Kedua, minimnya metafora dalam penyajian ilmu alam, khususunya kalau mengacu dalam ranah pendidikan adalah lewat buku-buku teks pelajaran. Keberadaan buku teks pelajaran yang berbasis ilmu alam cenderung menekankan pada penyampaian keilmuan secara informatif. Kaita harus mengakui ada kekurangan dalam serapan makna keilmuan.

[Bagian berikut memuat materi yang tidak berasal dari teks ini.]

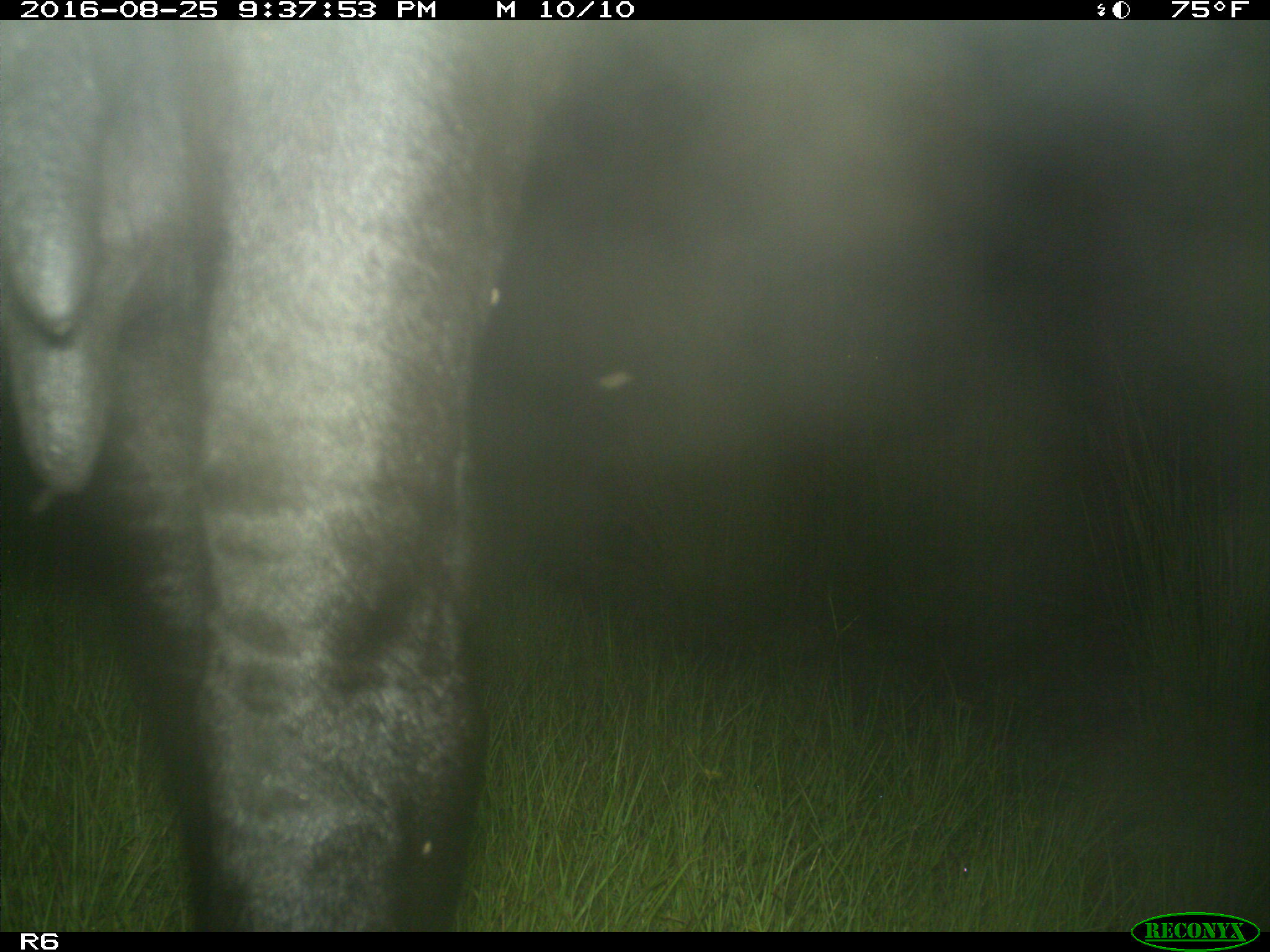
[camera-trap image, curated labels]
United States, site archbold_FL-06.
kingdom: Animalia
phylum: Chordata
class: Mammalia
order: Artiodactyla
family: Bovidae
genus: Bos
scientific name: Bos taurus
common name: domestic cow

Memang, secara umum, dalam banyak pemahaman kalangan cendekiawan, sains kealaman menaruh paradigma mendasar berupa penjelasan ringkas dan lugas. Yang kemudian menjadi persoalan adalah proses pemaknaan bagi pembaca yang terasa kering. Selain itu, ada kemungkinan besar—sebagaimana yang sering terjadi di buku teks pelajaran terjadi penggunaan bahasa yang berulang-ulang.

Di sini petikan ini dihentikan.